Quando finiscono i soldi gli amici se ne vanno, ovvio.
È tutta qui la vita?
In pochi mesi ha già conosciuto tutto, bruciato tutto?
Si ritrova a pascolare i porci.
I porci; l’animale impuro per eccellenza. E patisce la fame.
Rientra in sé stesso e ragiona: “Sono un idiota. Certamente! Perché?
In casa di mio padre anche il più umile dei servi ha pane in abbondanza!
Ora torno e mi trovo una scusa”.
Sì, avete letto bene; contesto radicalmente l’interpretazione buonista del brano.
Il figlio non è affatto pentito; è affamato e ancora pensa che il padre sia un
tontolone da manipolare.
L’altro figlio invece, torna dal lavoro stanco e si offende della festa che il
padre ha fatto in onore del figlio minore.
Come dargli torto?
Il suo cuore è piccolo ma la sua giustizia grande; sì, è vero, il Padre si
comporta ingiustamente nei suoi confronti.
Giusto; lui lavora da anni e non ha mai osato chiedere nulla.
Il figlio maggiore pensa che Dio sia uno da tenere buono, che ora fatichiamo
ed obbediamo ma che, alla fine, avremo il premio, ci verrà riconosciuta la
fatica che abbiamo vissuto e tutte le messe che ci siamo sciroppate.
Lui è uno mortificato, senza grilli per la testa, lui è il bravo figlio che tutti
Vorrebbero; perché il padre si comporta in quel modo?
Bene, fermatevi qui, ora.
Niente bei finali, Luca si stoppa.
Non dice se il primo figlio apprezzò il gesto del Padre e, finalmente, cambiò idea.
Né dice se il fratello, inteneritosi, entrò a far festa.

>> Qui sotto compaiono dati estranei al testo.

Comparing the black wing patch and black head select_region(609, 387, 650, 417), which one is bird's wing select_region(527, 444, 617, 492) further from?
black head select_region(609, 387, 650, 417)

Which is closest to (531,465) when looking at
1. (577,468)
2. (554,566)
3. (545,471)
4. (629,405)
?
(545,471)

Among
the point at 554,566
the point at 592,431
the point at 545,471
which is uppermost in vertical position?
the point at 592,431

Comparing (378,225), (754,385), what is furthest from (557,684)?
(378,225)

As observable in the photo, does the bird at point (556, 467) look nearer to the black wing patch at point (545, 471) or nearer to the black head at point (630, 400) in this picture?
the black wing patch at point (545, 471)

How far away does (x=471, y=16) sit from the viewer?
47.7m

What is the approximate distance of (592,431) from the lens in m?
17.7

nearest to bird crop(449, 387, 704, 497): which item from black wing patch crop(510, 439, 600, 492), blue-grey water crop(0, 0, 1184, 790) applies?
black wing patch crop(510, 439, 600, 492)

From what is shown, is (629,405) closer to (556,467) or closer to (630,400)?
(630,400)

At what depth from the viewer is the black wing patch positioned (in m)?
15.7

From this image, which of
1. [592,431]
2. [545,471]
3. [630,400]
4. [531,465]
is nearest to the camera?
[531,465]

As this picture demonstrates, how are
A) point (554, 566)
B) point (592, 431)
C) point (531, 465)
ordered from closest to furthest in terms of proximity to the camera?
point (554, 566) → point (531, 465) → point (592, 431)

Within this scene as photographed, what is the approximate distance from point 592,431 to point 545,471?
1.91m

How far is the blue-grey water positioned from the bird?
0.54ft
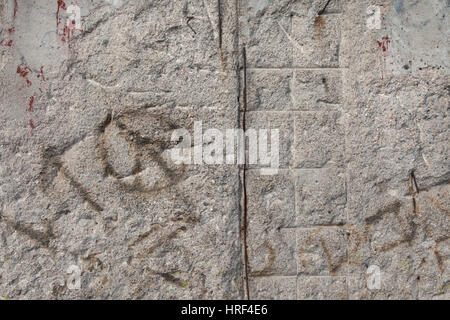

No, la parabola finisce aperta, senza scontate soluzioni, senza facili
moralismi e finali da Principe Azzurro.
Possiamo stare col Padre senza vederlo, possiamo lavorare con lui senza
gioirne, possiamo lasciare che la nostra fede diventi ossequio rispettoso
senza che ci faccia esplodere il cuore di gioia.
Il Vangelo ci dice ancora una volta che Dio ci considera adulti, che affida alle
nostre mani le decisioni, che non si sostituisce alle nostre scelte.
E ora, per favore, smettiamola di guardare questi due idioti, così simili a noi.
Piccoli e meschini, come noi.
E guardiamo al Padre, per favore.
Io vedo un Padre che lascia andare il figlio anche se sa che si farà del male
(l’avremmo lasciato andare?).
Vedo un Padre che scruta l’orizzonte ogni giorno.
Vedo un Padre che non rinfaccia né chiede ragione dei soldi spesi (“te l’avevo
detto io!”), che non accusa, che abbraccia, che smorza le scuse (e non le vuole),
che restituisce dignità e che fa festa.
Vedo un Padre ingiusto, esagerato, che ama un figlio che gli augurava la
morte (“dammi l’eredità!”) che vaneggiava nel delirio (“mi spetta!”), un Padre
che sa che questo figlio ancora non è guarito dentro ma pazienta e fa già festa.
Vedo un Padre che esce a pregare lo stizzito fratello maggiore, che tenta di
giustificarsi, di spiegare le sue buone ragioni.
Ecco, vedo questo Padre che accetta la libertà dei figli, che pazienta,
che indica, che stimola.
Lo vedo e impallidisco.
Dunque; Dio è così? Fino a qui? Così tanto?
Sì, amici. Dio è questo e non altro.
Dio è così e non diversamente.
E il Dio in cui credo è finalmente questo?
Gesù sta per morire per affermare questa verità, è disposto a farsi
scannare pur di non rinnegare questa inattesa rivelazione.
Dio è prodigo, scialacquone, sciupone, non il figlio.
Perché di esagerato, di eccessivo, in questa storia, c’è solo l’amore di Dio.
Santa Domenica amici, ricordiamoci che abbiamo un Dio che ci ama, perché
una storia così io l’ho vissuta, ed ora posso parlarne serenamente, Fausto.